BWW Review: EDEN, Hampstead Theatre
As a child, I used to play on the sand dunes at the top of the road on which I grew up. Our local railway station was "Seaforth Sands", a day trip destination from Victorian times until the late 60s. It looks like this (left) now.
So sand dunes have been under attack for a while and not just from avaricious golf course developers wearing red baseball hats - but more of that later.
Bob isn't happy - not happy at all. Chase Enterprises (whose CEO wears the red hat) has somehow got the planning permission to develop a golf course on the very dunes that his daughter, geomorphologist, Jane, wrote about in her impact report, a warning subsequently ignored by Eden's local council.
Chase is a persuasive man though - aren't they always - and he enlists Sophie, a locally raised go-getting marketing whizz to get the community onboard - especially Bob. But Sophie's return to Eden proves more complicated than even she imagined.

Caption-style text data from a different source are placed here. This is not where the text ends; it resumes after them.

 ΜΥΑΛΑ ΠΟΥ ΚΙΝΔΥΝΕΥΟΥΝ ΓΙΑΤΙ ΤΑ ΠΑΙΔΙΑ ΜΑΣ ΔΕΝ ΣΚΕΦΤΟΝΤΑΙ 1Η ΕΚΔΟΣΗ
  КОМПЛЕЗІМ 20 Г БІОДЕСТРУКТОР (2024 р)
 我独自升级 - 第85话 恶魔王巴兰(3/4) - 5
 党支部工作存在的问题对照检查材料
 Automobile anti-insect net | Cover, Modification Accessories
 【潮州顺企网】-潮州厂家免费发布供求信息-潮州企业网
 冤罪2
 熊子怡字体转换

There's much to admire in Hannah Patterson's play that pits town against country, development against conservation, corruption against integrity, love against careers, the big guy against the little guy. But the sheer familiarity of those tropes is the weakest element of the play - we see it all coming.
It's beautifully done though, with some particularly outstanding work from Sean Jackson and Mariah Gale, who look uncannily like a father and daughter and play off each other as an awkward squad of two perfectly. Michael Simkins does what he can with Chase, but he's inevitably more caricature than character.

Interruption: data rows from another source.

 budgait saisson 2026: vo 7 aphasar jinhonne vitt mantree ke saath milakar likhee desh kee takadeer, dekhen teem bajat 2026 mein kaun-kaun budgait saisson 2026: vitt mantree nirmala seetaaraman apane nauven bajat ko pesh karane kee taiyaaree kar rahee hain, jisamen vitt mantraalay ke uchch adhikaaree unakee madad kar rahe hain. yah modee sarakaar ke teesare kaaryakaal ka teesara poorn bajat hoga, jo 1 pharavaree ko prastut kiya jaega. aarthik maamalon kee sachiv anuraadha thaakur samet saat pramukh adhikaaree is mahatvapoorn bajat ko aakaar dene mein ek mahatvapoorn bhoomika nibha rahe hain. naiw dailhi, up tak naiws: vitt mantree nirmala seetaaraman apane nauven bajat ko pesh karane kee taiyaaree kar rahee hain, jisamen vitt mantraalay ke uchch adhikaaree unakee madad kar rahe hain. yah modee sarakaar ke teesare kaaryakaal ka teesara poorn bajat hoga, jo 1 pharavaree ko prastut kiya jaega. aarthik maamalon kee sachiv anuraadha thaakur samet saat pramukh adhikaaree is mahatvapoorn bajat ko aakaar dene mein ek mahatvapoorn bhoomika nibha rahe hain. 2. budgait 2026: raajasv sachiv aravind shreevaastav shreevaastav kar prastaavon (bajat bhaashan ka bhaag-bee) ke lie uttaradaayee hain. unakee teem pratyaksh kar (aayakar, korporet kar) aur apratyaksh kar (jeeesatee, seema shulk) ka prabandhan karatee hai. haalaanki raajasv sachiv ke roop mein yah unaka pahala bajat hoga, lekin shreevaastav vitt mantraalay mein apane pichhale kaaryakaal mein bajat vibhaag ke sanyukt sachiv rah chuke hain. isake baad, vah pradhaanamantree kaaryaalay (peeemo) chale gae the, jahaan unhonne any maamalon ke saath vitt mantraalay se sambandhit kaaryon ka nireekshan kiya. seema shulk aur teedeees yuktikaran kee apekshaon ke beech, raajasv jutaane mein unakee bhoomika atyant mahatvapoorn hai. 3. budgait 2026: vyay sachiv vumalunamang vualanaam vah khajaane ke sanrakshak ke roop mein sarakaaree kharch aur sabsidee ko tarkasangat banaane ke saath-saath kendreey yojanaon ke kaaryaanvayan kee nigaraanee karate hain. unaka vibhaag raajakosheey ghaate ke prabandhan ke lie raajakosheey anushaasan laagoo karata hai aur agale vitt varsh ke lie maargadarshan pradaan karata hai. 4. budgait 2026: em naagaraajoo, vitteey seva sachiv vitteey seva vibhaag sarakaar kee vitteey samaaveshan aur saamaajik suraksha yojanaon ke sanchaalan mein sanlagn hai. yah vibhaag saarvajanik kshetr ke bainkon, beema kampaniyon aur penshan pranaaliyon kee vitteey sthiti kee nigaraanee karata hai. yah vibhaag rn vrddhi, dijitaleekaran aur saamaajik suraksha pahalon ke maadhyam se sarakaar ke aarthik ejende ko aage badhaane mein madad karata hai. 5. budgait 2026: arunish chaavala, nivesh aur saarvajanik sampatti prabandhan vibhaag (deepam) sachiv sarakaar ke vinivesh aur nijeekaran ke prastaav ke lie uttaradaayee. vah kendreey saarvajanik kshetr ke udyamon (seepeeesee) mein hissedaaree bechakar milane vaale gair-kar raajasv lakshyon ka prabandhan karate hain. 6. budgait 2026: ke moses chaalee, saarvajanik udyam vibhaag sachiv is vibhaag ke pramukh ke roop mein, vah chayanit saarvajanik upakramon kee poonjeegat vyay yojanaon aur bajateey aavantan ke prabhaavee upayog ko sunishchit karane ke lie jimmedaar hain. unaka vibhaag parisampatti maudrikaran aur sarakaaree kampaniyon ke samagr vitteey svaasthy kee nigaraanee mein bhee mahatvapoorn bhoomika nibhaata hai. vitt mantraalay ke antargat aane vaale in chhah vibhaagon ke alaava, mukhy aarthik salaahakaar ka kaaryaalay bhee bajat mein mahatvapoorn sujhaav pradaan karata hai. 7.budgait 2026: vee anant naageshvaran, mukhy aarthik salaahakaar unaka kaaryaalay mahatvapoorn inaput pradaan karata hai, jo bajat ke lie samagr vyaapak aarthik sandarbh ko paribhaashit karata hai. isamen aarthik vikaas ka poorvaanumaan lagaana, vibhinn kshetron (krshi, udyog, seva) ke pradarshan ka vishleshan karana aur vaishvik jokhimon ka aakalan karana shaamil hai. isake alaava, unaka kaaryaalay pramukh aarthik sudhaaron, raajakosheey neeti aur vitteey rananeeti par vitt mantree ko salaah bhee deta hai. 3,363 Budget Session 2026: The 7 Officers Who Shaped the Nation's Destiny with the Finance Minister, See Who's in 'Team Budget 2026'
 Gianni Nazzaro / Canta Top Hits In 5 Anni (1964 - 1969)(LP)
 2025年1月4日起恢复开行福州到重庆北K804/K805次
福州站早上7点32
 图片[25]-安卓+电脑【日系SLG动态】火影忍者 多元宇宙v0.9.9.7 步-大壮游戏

Yolanda Kettle has a tough time with homecoming executive Sophie - she's bright, but not bright enough to see that she's being played; she's ambitious, but still provincial in her outlook; and she's sentimental, but established a career in property development, a field that chews up and spits out sentimental types with a ferocious lack of regard.
Laurietta Essien demonstrates the brisk efficiency one expects of a council leader, but the part is underwritten, a glimpse of her hinterland present when she asks Sophie if she knows how hard it has been for an outsider to reach her position. Now that would have made a storyline! Adrian Richards delivers four cameo roles largely (and very effectively) for comic relief.
A word too for Jasmine Swan's work with director Matthew Xia. It's no easy gig to evoke the dunes' salt-tinged tang in the wind and gritty ubiquity of sand in a black box downstairs in Swiss Cottage, but they do pull it off on a tiny traverse stage - super work!
Ultimately, there isn't quite enough narrative energy to sustain the play for its two hours running time, the characters pretty much on tramlines towards their destinations from the first time we meet them until last. Someone - anyone - needed to do something unexpected to inject a little grit into the oyster if the play were to reach its considerable potential.
Oh and my view of that development in the photo? Maybe I'm the wrong person to ask, because destructive as it was of the environment in which I grew up and nostalgic as I am for the views of the ships moored on the Bar that I could see from my parents' bedroom window (like my parents, that's gone forever), I support the Freeport. It brought money, jobs and, most important, hope to a city hollowed out by a century of economic decline. It didn't all work out for the best - it seldom does.
And there's mile after mile of sand dunes all the way up the Lancashire coast if that's your thing.